━━━ Text block

TerraPower’s Natrium reactor begins UK GDA process

The Bill Gates-chaired company has also announced the creation of TerraPower UK, a UK subsidiary, its first office outside the USA.

Chris Levesque, President and CEO of TerraPower, said: “TerraPower is entering the UK market with a long-term commitment to supporting the nation’s clean energy future and establishing ourselves as a serious and reliable deployment partner.”

He said that creating the UK-based firm and beginning Step 1 of the Generic Design Assessment (GDA) process “advances our mission to bring the Natrium technology to Britain”.

A Generic Design Assessment is the process to assess nuclear power plant designs, notably the safety, security and environmental implications. It looks at this aspect separately from applications to build them at specific sites.

The ONR says that by assessing at the design stage, any potential safety, security or environmental concerns can be identified and highlighted so “they can be addressed before commitments are made to construct any reactors based on that design. GDA is also designed to be generic, allowing the results of the regulators’ assessment to potentially be applied to multiple sites where that design is subsequently constructed”.

━━━━━━
━━━ Listed records

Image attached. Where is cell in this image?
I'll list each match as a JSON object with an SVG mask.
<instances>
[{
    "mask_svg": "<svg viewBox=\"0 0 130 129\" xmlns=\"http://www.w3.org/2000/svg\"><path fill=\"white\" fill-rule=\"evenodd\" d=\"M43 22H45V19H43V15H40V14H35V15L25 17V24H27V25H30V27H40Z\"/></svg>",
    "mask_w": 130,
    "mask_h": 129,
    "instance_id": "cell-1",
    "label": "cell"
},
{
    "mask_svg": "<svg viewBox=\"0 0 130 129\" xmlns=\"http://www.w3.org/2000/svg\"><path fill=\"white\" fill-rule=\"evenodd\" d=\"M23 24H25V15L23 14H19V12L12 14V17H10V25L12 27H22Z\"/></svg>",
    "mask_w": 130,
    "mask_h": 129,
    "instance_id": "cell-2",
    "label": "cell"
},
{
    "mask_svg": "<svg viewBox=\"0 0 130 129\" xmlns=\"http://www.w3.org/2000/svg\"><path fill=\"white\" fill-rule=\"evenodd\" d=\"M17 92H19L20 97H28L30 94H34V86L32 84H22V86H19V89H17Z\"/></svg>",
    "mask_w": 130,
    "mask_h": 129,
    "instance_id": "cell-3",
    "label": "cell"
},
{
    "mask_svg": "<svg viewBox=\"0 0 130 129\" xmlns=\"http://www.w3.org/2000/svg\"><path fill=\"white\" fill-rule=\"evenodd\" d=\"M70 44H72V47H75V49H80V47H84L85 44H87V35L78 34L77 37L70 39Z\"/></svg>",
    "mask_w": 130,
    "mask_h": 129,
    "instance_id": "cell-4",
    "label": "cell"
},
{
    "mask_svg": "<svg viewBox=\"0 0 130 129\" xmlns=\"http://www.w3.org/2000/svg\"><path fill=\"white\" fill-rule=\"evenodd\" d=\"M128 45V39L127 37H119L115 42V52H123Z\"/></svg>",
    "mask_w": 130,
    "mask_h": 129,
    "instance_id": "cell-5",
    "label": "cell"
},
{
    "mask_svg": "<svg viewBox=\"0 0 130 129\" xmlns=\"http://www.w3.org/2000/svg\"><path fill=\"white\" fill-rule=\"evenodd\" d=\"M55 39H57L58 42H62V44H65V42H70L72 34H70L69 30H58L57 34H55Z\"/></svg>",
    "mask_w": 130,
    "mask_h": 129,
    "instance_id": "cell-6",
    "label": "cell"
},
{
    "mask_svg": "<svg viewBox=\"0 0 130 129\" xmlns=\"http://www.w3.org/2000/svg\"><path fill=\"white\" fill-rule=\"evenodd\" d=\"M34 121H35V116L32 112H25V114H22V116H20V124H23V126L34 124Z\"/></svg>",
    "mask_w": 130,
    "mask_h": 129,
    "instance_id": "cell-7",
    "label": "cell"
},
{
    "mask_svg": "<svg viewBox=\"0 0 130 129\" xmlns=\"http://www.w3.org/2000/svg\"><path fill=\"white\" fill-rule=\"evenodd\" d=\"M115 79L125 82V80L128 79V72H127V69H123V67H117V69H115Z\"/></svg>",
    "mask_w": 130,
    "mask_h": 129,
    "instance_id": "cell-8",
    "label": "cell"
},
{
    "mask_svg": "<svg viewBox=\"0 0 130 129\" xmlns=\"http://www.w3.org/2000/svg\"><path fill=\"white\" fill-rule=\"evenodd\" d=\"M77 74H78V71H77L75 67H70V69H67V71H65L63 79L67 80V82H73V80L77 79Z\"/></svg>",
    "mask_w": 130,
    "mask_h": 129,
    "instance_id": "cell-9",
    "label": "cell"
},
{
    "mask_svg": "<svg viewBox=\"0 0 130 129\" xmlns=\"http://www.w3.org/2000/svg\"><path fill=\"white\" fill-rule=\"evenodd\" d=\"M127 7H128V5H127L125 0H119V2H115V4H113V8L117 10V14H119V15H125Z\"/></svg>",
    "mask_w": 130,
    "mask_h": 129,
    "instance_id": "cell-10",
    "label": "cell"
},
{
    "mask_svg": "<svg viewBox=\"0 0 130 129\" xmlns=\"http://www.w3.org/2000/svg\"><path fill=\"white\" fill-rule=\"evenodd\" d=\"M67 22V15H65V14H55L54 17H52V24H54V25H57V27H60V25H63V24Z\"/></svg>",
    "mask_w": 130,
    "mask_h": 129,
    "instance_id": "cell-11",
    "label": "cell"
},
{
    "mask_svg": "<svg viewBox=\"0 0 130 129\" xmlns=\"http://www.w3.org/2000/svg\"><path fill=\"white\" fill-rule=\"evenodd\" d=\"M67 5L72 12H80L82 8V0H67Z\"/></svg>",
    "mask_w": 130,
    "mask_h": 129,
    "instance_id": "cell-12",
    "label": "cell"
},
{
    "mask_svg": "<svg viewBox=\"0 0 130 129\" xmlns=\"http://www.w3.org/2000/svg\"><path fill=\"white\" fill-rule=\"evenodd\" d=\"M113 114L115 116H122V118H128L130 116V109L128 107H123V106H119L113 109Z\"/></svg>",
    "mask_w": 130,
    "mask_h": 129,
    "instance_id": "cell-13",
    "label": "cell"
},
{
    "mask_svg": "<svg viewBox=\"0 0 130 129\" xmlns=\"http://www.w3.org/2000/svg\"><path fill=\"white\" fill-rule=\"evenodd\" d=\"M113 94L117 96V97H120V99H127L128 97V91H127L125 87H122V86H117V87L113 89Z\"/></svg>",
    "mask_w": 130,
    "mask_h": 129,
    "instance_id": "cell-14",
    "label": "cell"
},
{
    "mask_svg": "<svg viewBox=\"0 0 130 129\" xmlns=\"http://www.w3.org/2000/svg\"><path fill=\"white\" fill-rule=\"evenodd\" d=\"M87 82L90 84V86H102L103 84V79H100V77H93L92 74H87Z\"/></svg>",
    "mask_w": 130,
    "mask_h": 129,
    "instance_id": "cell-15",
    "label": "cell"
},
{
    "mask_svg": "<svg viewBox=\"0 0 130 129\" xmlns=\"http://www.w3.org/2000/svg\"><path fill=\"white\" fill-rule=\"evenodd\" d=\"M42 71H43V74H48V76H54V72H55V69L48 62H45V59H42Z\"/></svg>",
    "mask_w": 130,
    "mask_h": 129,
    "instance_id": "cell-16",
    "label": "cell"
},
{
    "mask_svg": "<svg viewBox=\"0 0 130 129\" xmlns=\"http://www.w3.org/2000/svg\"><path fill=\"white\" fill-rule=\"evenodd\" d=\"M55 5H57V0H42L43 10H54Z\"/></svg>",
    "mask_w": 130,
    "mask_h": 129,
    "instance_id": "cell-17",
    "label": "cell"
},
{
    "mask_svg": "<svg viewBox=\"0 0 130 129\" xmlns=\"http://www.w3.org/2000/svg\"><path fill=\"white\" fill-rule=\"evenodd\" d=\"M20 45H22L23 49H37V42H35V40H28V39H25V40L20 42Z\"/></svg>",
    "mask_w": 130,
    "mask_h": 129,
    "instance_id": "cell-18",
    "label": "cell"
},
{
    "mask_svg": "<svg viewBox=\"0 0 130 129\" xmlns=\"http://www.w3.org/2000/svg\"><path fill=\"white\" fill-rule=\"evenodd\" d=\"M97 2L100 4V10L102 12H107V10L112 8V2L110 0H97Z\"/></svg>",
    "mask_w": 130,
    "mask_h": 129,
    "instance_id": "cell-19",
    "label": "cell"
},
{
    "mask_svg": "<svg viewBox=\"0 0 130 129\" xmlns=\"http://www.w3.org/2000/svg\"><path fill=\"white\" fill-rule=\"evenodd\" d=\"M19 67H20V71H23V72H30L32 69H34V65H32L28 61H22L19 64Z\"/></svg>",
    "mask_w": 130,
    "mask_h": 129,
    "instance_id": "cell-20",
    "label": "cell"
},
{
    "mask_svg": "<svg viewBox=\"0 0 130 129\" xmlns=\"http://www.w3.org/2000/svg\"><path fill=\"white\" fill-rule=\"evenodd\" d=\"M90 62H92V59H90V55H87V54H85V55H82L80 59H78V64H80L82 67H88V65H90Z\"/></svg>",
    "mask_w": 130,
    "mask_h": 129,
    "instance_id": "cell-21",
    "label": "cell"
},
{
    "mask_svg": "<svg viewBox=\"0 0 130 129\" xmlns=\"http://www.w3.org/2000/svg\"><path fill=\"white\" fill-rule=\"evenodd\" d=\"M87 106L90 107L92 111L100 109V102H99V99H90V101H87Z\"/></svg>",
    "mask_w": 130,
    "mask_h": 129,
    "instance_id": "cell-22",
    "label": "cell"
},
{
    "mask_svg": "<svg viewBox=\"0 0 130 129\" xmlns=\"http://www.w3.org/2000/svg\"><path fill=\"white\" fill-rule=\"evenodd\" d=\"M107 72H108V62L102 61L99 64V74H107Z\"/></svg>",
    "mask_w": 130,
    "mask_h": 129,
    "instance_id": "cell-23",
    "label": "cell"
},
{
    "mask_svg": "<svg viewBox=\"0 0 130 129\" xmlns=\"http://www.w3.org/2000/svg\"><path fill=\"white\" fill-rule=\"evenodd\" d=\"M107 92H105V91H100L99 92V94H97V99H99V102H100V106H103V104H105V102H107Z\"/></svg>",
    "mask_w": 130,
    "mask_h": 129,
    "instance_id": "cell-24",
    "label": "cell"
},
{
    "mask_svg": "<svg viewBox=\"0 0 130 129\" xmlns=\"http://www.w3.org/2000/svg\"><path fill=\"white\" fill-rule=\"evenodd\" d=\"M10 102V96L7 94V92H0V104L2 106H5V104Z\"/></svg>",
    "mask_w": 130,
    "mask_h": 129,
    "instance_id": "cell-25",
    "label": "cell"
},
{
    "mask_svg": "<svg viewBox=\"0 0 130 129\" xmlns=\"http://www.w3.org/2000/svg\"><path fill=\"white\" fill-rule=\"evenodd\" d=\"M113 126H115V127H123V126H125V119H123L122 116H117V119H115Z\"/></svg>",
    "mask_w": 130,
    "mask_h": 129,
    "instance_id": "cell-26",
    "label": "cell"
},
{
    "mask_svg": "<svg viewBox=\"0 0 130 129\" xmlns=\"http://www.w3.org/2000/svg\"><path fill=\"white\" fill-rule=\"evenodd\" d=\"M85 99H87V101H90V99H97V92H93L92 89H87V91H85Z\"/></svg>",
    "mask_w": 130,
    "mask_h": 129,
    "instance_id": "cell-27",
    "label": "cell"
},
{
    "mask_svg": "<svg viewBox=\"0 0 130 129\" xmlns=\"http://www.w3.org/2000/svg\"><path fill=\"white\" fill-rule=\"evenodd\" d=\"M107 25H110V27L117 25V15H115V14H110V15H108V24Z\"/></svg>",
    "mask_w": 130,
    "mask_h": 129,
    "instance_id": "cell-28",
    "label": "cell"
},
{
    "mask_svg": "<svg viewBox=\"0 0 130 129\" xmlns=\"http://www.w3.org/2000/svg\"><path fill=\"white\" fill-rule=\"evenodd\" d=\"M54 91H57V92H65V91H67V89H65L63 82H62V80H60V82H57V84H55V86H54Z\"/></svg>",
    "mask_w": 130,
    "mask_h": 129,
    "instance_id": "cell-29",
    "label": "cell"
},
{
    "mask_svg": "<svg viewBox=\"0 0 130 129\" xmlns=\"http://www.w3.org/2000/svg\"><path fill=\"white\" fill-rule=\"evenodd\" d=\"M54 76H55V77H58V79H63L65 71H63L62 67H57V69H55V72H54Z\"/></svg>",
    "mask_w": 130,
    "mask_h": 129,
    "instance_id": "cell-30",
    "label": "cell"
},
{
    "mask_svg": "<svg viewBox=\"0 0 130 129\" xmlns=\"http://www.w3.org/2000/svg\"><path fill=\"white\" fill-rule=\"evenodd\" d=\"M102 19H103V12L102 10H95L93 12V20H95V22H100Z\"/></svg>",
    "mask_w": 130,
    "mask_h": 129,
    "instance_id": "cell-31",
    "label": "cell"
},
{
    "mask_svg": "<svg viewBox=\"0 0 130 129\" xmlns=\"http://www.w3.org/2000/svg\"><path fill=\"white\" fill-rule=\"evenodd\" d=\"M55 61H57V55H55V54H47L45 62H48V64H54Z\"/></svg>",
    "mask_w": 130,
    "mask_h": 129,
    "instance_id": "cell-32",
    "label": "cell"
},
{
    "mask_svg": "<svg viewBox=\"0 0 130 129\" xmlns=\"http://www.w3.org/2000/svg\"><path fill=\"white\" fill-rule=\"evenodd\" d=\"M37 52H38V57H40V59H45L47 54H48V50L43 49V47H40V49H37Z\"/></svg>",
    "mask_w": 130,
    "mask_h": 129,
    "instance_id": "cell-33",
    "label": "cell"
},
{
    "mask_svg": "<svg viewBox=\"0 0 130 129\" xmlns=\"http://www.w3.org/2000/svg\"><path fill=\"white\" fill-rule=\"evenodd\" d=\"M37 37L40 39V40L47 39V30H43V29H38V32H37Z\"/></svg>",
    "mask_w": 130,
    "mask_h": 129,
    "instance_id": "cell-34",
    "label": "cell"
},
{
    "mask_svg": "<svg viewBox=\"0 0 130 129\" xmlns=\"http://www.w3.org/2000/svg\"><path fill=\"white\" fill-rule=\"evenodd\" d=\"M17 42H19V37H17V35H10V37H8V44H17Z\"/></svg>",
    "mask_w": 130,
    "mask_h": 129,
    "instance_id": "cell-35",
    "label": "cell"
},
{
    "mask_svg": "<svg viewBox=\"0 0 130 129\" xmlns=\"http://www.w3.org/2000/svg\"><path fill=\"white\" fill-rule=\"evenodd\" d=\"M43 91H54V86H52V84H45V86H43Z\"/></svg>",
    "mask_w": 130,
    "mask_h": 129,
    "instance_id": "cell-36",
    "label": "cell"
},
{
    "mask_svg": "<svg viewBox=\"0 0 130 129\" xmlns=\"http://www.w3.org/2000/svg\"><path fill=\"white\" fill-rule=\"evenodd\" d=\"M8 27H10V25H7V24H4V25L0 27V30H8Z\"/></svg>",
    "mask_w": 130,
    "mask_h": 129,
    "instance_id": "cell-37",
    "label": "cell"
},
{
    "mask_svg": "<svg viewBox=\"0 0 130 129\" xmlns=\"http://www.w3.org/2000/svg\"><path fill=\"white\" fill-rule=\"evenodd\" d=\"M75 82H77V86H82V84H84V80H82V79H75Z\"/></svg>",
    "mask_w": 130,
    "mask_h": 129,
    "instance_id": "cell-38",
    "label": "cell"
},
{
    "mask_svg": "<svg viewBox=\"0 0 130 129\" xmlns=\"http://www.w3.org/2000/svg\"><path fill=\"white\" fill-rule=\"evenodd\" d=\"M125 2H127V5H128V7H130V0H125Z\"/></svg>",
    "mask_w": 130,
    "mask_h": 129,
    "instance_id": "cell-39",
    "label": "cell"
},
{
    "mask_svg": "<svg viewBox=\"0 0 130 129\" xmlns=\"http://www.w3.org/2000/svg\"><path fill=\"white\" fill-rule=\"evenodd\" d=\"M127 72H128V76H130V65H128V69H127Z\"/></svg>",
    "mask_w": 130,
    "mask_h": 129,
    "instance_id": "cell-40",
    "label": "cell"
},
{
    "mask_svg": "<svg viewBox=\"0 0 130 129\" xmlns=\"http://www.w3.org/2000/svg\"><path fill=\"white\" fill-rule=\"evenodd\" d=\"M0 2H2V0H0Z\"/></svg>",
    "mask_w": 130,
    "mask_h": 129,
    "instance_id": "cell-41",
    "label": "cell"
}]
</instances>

━━━━━━

Answer these questions from the text on TerraPower's Natrium reactor:
1. Besides being a UK subsidiary, what is TerraPower UK for the company?
2. Who is President and CEO of TerraPower?
3. According to the ONR, what does the generic nature of GDA allow?

1. It is TerraPower's first office outside the USA.
2. Chris Levesque.
3. It allows the results of the regulators' assessment to potentially be applied to multiple sites where that design is subsequently constructed.